Brain MRI Follow-up Summary (2024–2025)
April 12, 2024 – Brain MRI
Decrease in the extent of the irregular enhancing lesion in the left parietal lobe.
October 19, 2024 – Brain MRI
Further decrease in the extent of the irregular enhancing lesion.
April 26, 2025 – Brain MRI
Continued decrease in lesion extent. Findings are more suggestive of treatment-related changes rather than tumor recurrence.
October 25, 2025 – Brain MRI (Latest)
No newly visible measurable enhancement. No change (NC) in the extent of the pre-existing irregular enhancing lesion, indicating a stable condition.

Clinical Course Summary
The patient showed an increase in lesion size on imaging studies in 2021 and again in 2023, raising suspicion of recurrence. However, in both instances, repeat biopsies confirmed that these changes were not due to tumor recurrence but rather treatment-related (radiation-induced) effects.

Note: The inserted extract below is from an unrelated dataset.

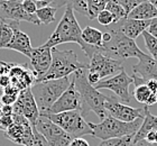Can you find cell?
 Returning <instances> with one entry per match:
<instances>
[{"label":"cell","instance_id":"obj_1","mask_svg":"<svg viewBox=\"0 0 157 146\" xmlns=\"http://www.w3.org/2000/svg\"><path fill=\"white\" fill-rule=\"evenodd\" d=\"M81 33L82 29L75 18L74 10L70 6H66L65 13L61 18L59 23L57 24L55 30L42 46L53 49L59 44L76 43L81 47L82 51L85 53V55L88 56V58H90L94 53L100 52V47H93V46L84 44L81 38Z\"/></svg>","mask_w":157,"mask_h":146},{"label":"cell","instance_id":"obj_2","mask_svg":"<svg viewBox=\"0 0 157 146\" xmlns=\"http://www.w3.org/2000/svg\"><path fill=\"white\" fill-rule=\"evenodd\" d=\"M105 30L110 33L111 38L109 42L105 43L102 45V47H100V51H101L102 54L110 56L112 58L121 60V61L130 57L139 58L145 54L138 47V45L136 44L134 39L124 35L120 30H118L116 28L113 24L105 27Z\"/></svg>","mask_w":157,"mask_h":146},{"label":"cell","instance_id":"obj_3","mask_svg":"<svg viewBox=\"0 0 157 146\" xmlns=\"http://www.w3.org/2000/svg\"><path fill=\"white\" fill-rule=\"evenodd\" d=\"M86 72L88 68L76 70L73 73L72 82L78 92L81 94L88 111H93L100 118V120H102L108 116V112L105 109L107 96L102 94L100 91L89 83L86 79Z\"/></svg>","mask_w":157,"mask_h":146},{"label":"cell","instance_id":"obj_4","mask_svg":"<svg viewBox=\"0 0 157 146\" xmlns=\"http://www.w3.org/2000/svg\"><path fill=\"white\" fill-rule=\"evenodd\" d=\"M88 68V64L82 63L78 60L76 53L72 49L59 51L56 47L52 49V63L48 71L35 82L57 80L69 77L76 70Z\"/></svg>","mask_w":157,"mask_h":146},{"label":"cell","instance_id":"obj_5","mask_svg":"<svg viewBox=\"0 0 157 146\" xmlns=\"http://www.w3.org/2000/svg\"><path fill=\"white\" fill-rule=\"evenodd\" d=\"M141 121L143 119H136L131 123H124L108 115L100 123L88 124L91 128V136L101 140H105L110 138H120L128 135H134L139 129Z\"/></svg>","mask_w":157,"mask_h":146},{"label":"cell","instance_id":"obj_6","mask_svg":"<svg viewBox=\"0 0 157 146\" xmlns=\"http://www.w3.org/2000/svg\"><path fill=\"white\" fill-rule=\"evenodd\" d=\"M70 83L71 81L69 77H66V78L57 79V80L35 82L30 87L34 99L38 107L39 115L47 112V110L52 107V105L69 88Z\"/></svg>","mask_w":157,"mask_h":146},{"label":"cell","instance_id":"obj_7","mask_svg":"<svg viewBox=\"0 0 157 146\" xmlns=\"http://www.w3.org/2000/svg\"><path fill=\"white\" fill-rule=\"evenodd\" d=\"M39 116H45L46 118H48L73 138L91 135V128L80 111H64L59 114H44Z\"/></svg>","mask_w":157,"mask_h":146},{"label":"cell","instance_id":"obj_8","mask_svg":"<svg viewBox=\"0 0 157 146\" xmlns=\"http://www.w3.org/2000/svg\"><path fill=\"white\" fill-rule=\"evenodd\" d=\"M80 111L82 115L88 114L89 111L85 107V104L82 99L81 94L78 93V90L75 89L73 82L71 81L69 88L66 89L61 97L52 105V107L49 108L46 114H59L64 111ZM44 115V114H42Z\"/></svg>","mask_w":157,"mask_h":146},{"label":"cell","instance_id":"obj_9","mask_svg":"<svg viewBox=\"0 0 157 146\" xmlns=\"http://www.w3.org/2000/svg\"><path fill=\"white\" fill-rule=\"evenodd\" d=\"M35 128L44 136L49 146H69L70 142L73 140L72 136H70L61 127L51 121L45 116L38 117L35 124Z\"/></svg>","mask_w":157,"mask_h":146},{"label":"cell","instance_id":"obj_10","mask_svg":"<svg viewBox=\"0 0 157 146\" xmlns=\"http://www.w3.org/2000/svg\"><path fill=\"white\" fill-rule=\"evenodd\" d=\"M132 83V77L127 74V72L122 69L119 73L107 79V80H101L98 85H95L97 90L100 89H107V90L112 91L113 93L120 99L121 102L124 104H129L130 102V94H129V85Z\"/></svg>","mask_w":157,"mask_h":146},{"label":"cell","instance_id":"obj_11","mask_svg":"<svg viewBox=\"0 0 157 146\" xmlns=\"http://www.w3.org/2000/svg\"><path fill=\"white\" fill-rule=\"evenodd\" d=\"M105 109L107 110L108 115L124 123H131L136 119H144L147 106H144L143 108H134L130 107L129 105H124L118 101L116 98L107 97V100L105 102Z\"/></svg>","mask_w":157,"mask_h":146},{"label":"cell","instance_id":"obj_12","mask_svg":"<svg viewBox=\"0 0 157 146\" xmlns=\"http://www.w3.org/2000/svg\"><path fill=\"white\" fill-rule=\"evenodd\" d=\"M13 124L5 130V136L9 140L23 146L33 145V127L21 115L13 114Z\"/></svg>","mask_w":157,"mask_h":146},{"label":"cell","instance_id":"obj_13","mask_svg":"<svg viewBox=\"0 0 157 146\" xmlns=\"http://www.w3.org/2000/svg\"><path fill=\"white\" fill-rule=\"evenodd\" d=\"M0 20L1 22H27L39 26L40 23L36 15L27 14L19 0H6L0 2Z\"/></svg>","mask_w":157,"mask_h":146},{"label":"cell","instance_id":"obj_14","mask_svg":"<svg viewBox=\"0 0 157 146\" xmlns=\"http://www.w3.org/2000/svg\"><path fill=\"white\" fill-rule=\"evenodd\" d=\"M89 60L90 63L88 64V71L97 73L101 80L105 77H113L124 69L121 60L112 58L100 52L94 53Z\"/></svg>","mask_w":157,"mask_h":146},{"label":"cell","instance_id":"obj_15","mask_svg":"<svg viewBox=\"0 0 157 146\" xmlns=\"http://www.w3.org/2000/svg\"><path fill=\"white\" fill-rule=\"evenodd\" d=\"M13 114L21 115L29 121L32 127H35V124L39 117V110L30 88H27L25 90L20 91L16 102L13 105Z\"/></svg>","mask_w":157,"mask_h":146},{"label":"cell","instance_id":"obj_16","mask_svg":"<svg viewBox=\"0 0 157 146\" xmlns=\"http://www.w3.org/2000/svg\"><path fill=\"white\" fill-rule=\"evenodd\" d=\"M30 65L33 69V73L36 80L42 78L46 72L48 71L51 63H52V49L39 46L36 49H33L30 53ZM35 80V81H36Z\"/></svg>","mask_w":157,"mask_h":146},{"label":"cell","instance_id":"obj_17","mask_svg":"<svg viewBox=\"0 0 157 146\" xmlns=\"http://www.w3.org/2000/svg\"><path fill=\"white\" fill-rule=\"evenodd\" d=\"M8 75L10 77L11 85L13 87H16L19 91L30 88L35 83V80H36L33 71H30L26 64L20 65L13 63Z\"/></svg>","mask_w":157,"mask_h":146},{"label":"cell","instance_id":"obj_18","mask_svg":"<svg viewBox=\"0 0 157 146\" xmlns=\"http://www.w3.org/2000/svg\"><path fill=\"white\" fill-rule=\"evenodd\" d=\"M11 23H13V37H11V41L7 45L6 49L19 52L23 55L29 57L30 53L33 51V46H32V43H30L29 36L20 30L19 23H16V22H11Z\"/></svg>","mask_w":157,"mask_h":146},{"label":"cell","instance_id":"obj_19","mask_svg":"<svg viewBox=\"0 0 157 146\" xmlns=\"http://www.w3.org/2000/svg\"><path fill=\"white\" fill-rule=\"evenodd\" d=\"M149 24H151V20H137L126 17L117 23H113V25L124 35L135 41L138 36L143 34V32H145L148 28Z\"/></svg>","mask_w":157,"mask_h":146},{"label":"cell","instance_id":"obj_20","mask_svg":"<svg viewBox=\"0 0 157 146\" xmlns=\"http://www.w3.org/2000/svg\"><path fill=\"white\" fill-rule=\"evenodd\" d=\"M132 72L144 81L154 79L157 81V60H154L147 54L138 58L137 64L132 65Z\"/></svg>","mask_w":157,"mask_h":146},{"label":"cell","instance_id":"obj_21","mask_svg":"<svg viewBox=\"0 0 157 146\" xmlns=\"http://www.w3.org/2000/svg\"><path fill=\"white\" fill-rule=\"evenodd\" d=\"M155 17H157V8L146 0L135 7L127 15V18L137 20H151Z\"/></svg>","mask_w":157,"mask_h":146},{"label":"cell","instance_id":"obj_22","mask_svg":"<svg viewBox=\"0 0 157 146\" xmlns=\"http://www.w3.org/2000/svg\"><path fill=\"white\" fill-rule=\"evenodd\" d=\"M157 130V116H154L151 111L148 110V108L145 111L144 119L141 121V125L137 133L135 134L132 143H136L138 140H145V137L148 133L151 132H156Z\"/></svg>","mask_w":157,"mask_h":146},{"label":"cell","instance_id":"obj_23","mask_svg":"<svg viewBox=\"0 0 157 146\" xmlns=\"http://www.w3.org/2000/svg\"><path fill=\"white\" fill-rule=\"evenodd\" d=\"M81 38L84 44L93 47H102L103 39H102V32L100 29L94 28L92 26H86L82 29Z\"/></svg>","mask_w":157,"mask_h":146},{"label":"cell","instance_id":"obj_24","mask_svg":"<svg viewBox=\"0 0 157 146\" xmlns=\"http://www.w3.org/2000/svg\"><path fill=\"white\" fill-rule=\"evenodd\" d=\"M63 6H70L74 11L88 16V8H86V0H54L52 7L59 9Z\"/></svg>","mask_w":157,"mask_h":146},{"label":"cell","instance_id":"obj_25","mask_svg":"<svg viewBox=\"0 0 157 146\" xmlns=\"http://www.w3.org/2000/svg\"><path fill=\"white\" fill-rule=\"evenodd\" d=\"M57 11L56 8L52 6H45L42 8H38L36 11V17L39 20V23L43 25H48L55 20V14Z\"/></svg>","mask_w":157,"mask_h":146},{"label":"cell","instance_id":"obj_26","mask_svg":"<svg viewBox=\"0 0 157 146\" xmlns=\"http://www.w3.org/2000/svg\"><path fill=\"white\" fill-rule=\"evenodd\" d=\"M13 34L11 22H0V49H6Z\"/></svg>","mask_w":157,"mask_h":146},{"label":"cell","instance_id":"obj_27","mask_svg":"<svg viewBox=\"0 0 157 146\" xmlns=\"http://www.w3.org/2000/svg\"><path fill=\"white\" fill-rule=\"evenodd\" d=\"M107 1L105 0H86V8H88V18L95 19L98 14L105 8Z\"/></svg>","mask_w":157,"mask_h":146},{"label":"cell","instance_id":"obj_28","mask_svg":"<svg viewBox=\"0 0 157 146\" xmlns=\"http://www.w3.org/2000/svg\"><path fill=\"white\" fill-rule=\"evenodd\" d=\"M132 94H134L135 99H136L139 104H143L146 106L148 99L151 98V96L153 93H151V90L148 89L146 85H136V87H135Z\"/></svg>","mask_w":157,"mask_h":146},{"label":"cell","instance_id":"obj_29","mask_svg":"<svg viewBox=\"0 0 157 146\" xmlns=\"http://www.w3.org/2000/svg\"><path fill=\"white\" fill-rule=\"evenodd\" d=\"M105 9H107L108 11H110V13L112 14V16L115 17V23H117V22H119L120 19H124V18L127 17L126 11H124V8L119 5L118 1H109V2H107Z\"/></svg>","mask_w":157,"mask_h":146},{"label":"cell","instance_id":"obj_30","mask_svg":"<svg viewBox=\"0 0 157 146\" xmlns=\"http://www.w3.org/2000/svg\"><path fill=\"white\" fill-rule=\"evenodd\" d=\"M134 135H128V136L120 137V138H110V140H101L98 146H130L132 144Z\"/></svg>","mask_w":157,"mask_h":146},{"label":"cell","instance_id":"obj_31","mask_svg":"<svg viewBox=\"0 0 157 146\" xmlns=\"http://www.w3.org/2000/svg\"><path fill=\"white\" fill-rule=\"evenodd\" d=\"M143 37L145 41V45L147 47L148 52L151 54V57H153L154 60H157V38L154 37L153 35H151L147 30L143 32Z\"/></svg>","mask_w":157,"mask_h":146},{"label":"cell","instance_id":"obj_32","mask_svg":"<svg viewBox=\"0 0 157 146\" xmlns=\"http://www.w3.org/2000/svg\"><path fill=\"white\" fill-rule=\"evenodd\" d=\"M95 19L98 20V23L100 24V25H102V26H105V27H108L115 23V17L112 16V14L110 13V11H108L107 9L101 10V11L98 14V16H97Z\"/></svg>","mask_w":157,"mask_h":146},{"label":"cell","instance_id":"obj_33","mask_svg":"<svg viewBox=\"0 0 157 146\" xmlns=\"http://www.w3.org/2000/svg\"><path fill=\"white\" fill-rule=\"evenodd\" d=\"M145 0H118V2H119V5H120L122 8H124V10L126 11V14H129L131 11V10L134 9L135 7L138 6L139 3L144 2Z\"/></svg>","mask_w":157,"mask_h":146},{"label":"cell","instance_id":"obj_34","mask_svg":"<svg viewBox=\"0 0 157 146\" xmlns=\"http://www.w3.org/2000/svg\"><path fill=\"white\" fill-rule=\"evenodd\" d=\"M33 145L32 146H49L47 140L44 138L42 134H39L35 127H33Z\"/></svg>","mask_w":157,"mask_h":146},{"label":"cell","instance_id":"obj_35","mask_svg":"<svg viewBox=\"0 0 157 146\" xmlns=\"http://www.w3.org/2000/svg\"><path fill=\"white\" fill-rule=\"evenodd\" d=\"M21 3H23L24 10H25L27 14H29V15H35V14H36L38 8H37L36 3L34 2L33 0H23Z\"/></svg>","mask_w":157,"mask_h":146},{"label":"cell","instance_id":"obj_36","mask_svg":"<svg viewBox=\"0 0 157 146\" xmlns=\"http://www.w3.org/2000/svg\"><path fill=\"white\" fill-rule=\"evenodd\" d=\"M13 124V115L11 116H2L0 118V130H7Z\"/></svg>","mask_w":157,"mask_h":146},{"label":"cell","instance_id":"obj_37","mask_svg":"<svg viewBox=\"0 0 157 146\" xmlns=\"http://www.w3.org/2000/svg\"><path fill=\"white\" fill-rule=\"evenodd\" d=\"M16 96H11V94H7V93H2L1 97H0V102L1 105H9V106H13L17 100Z\"/></svg>","mask_w":157,"mask_h":146},{"label":"cell","instance_id":"obj_38","mask_svg":"<svg viewBox=\"0 0 157 146\" xmlns=\"http://www.w3.org/2000/svg\"><path fill=\"white\" fill-rule=\"evenodd\" d=\"M69 146H90L89 142L84 140L83 137H74L71 142H70Z\"/></svg>","mask_w":157,"mask_h":146},{"label":"cell","instance_id":"obj_39","mask_svg":"<svg viewBox=\"0 0 157 146\" xmlns=\"http://www.w3.org/2000/svg\"><path fill=\"white\" fill-rule=\"evenodd\" d=\"M151 35H153L154 37L157 38V17H155L154 19L151 20V24H149V26L148 28L146 29Z\"/></svg>","mask_w":157,"mask_h":146},{"label":"cell","instance_id":"obj_40","mask_svg":"<svg viewBox=\"0 0 157 146\" xmlns=\"http://www.w3.org/2000/svg\"><path fill=\"white\" fill-rule=\"evenodd\" d=\"M145 85H147V88L151 90V93H157V81L154 79H151V80H147Z\"/></svg>","mask_w":157,"mask_h":146},{"label":"cell","instance_id":"obj_41","mask_svg":"<svg viewBox=\"0 0 157 146\" xmlns=\"http://www.w3.org/2000/svg\"><path fill=\"white\" fill-rule=\"evenodd\" d=\"M10 85H11V82H10L9 75H0V88L1 89H5Z\"/></svg>","mask_w":157,"mask_h":146},{"label":"cell","instance_id":"obj_42","mask_svg":"<svg viewBox=\"0 0 157 146\" xmlns=\"http://www.w3.org/2000/svg\"><path fill=\"white\" fill-rule=\"evenodd\" d=\"M1 111H2V116H11L13 114V107L9 105H2Z\"/></svg>","mask_w":157,"mask_h":146},{"label":"cell","instance_id":"obj_43","mask_svg":"<svg viewBox=\"0 0 157 146\" xmlns=\"http://www.w3.org/2000/svg\"><path fill=\"white\" fill-rule=\"evenodd\" d=\"M33 1L36 3L37 8H42V7L52 5V2L54 1V0H33Z\"/></svg>","mask_w":157,"mask_h":146},{"label":"cell","instance_id":"obj_44","mask_svg":"<svg viewBox=\"0 0 157 146\" xmlns=\"http://www.w3.org/2000/svg\"><path fill=\"white\" fill-rule=\"evenodd\" d=\"M155 104H157V93H153L151 96V98L148 99V101H147V104H146V106H153V105H155Z\"/></svg>","mask_w":157,"mask_h":146},{"label":"cell","instance_id":"obj_45","mask_svg":"<svg viewBox=\"0 0 157 146\" xmlns=\"http://www.w3.org/2000/svg\"><path fill=\"white\" fill-rule=\"evenodd\" d=\"M130 146H151V144H149L146 140H138L136 143H132Z\"/></svg>","mask_w":157,"mask_h":146},{"label":"cell","instance_id":"obj_46","mask_svg":"<svg viewBox=\"0 0 157 146\" xmlns=\"http://www.w3.org/2000/svg\"><path fill=\"white\" fill-rule=\"evenodd\" d=\"M146 1H148V2H151L153 6H155L157 8V0H146Z\"/></svg>","mask_w":157,"mask_h":146},{"label":"cell","instance_id":"obj_47","mask_svg":"<svg viewBox=\"0 0 157 146\" xmlns=\"http://www.w3.org/2000/svg\"><path fill=\"white\" fill-rule=\"evenodd\" d=\"M1 106H2V105H1V102H0V118L2 117V111H1Z\"/></svg>","mask_w":157,"mask_h":146},{"label":"cell","instance_id":"obj_48","mask_svg":"<svg viewBox=\"0 0 157 146\" xmlns=\"http://www.w3.org/2000/svg\"><path fill=\"white\" fill-rule=\"evenodd\" d=\"M2 1H6V0H0V2H2Z\"/></svg>","mask_w":157,"mask_h":146}]
</instances>
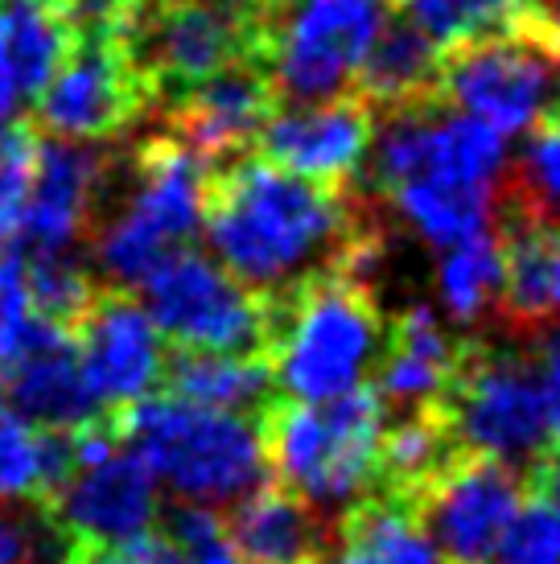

Since 2024, the lesion has continuously decreased or remained stable, maintaining a status consistent with NED (No Evidence of Disease). The patient has been living a normal daily life up to the present time.

https://pubmed.ncbi.nlm.nih.gov/25359730/
A paper published by Dr. Gi Ming Lai of Daebuk University in collaboration with the National Cancer Center of Taiwan reports on a study of our institution’s compound, MSC0500. The study elucidates the mechanism by which my herbal medicine inhibits cancer stem cells in glioblastoma, and additionally includes my clinical case.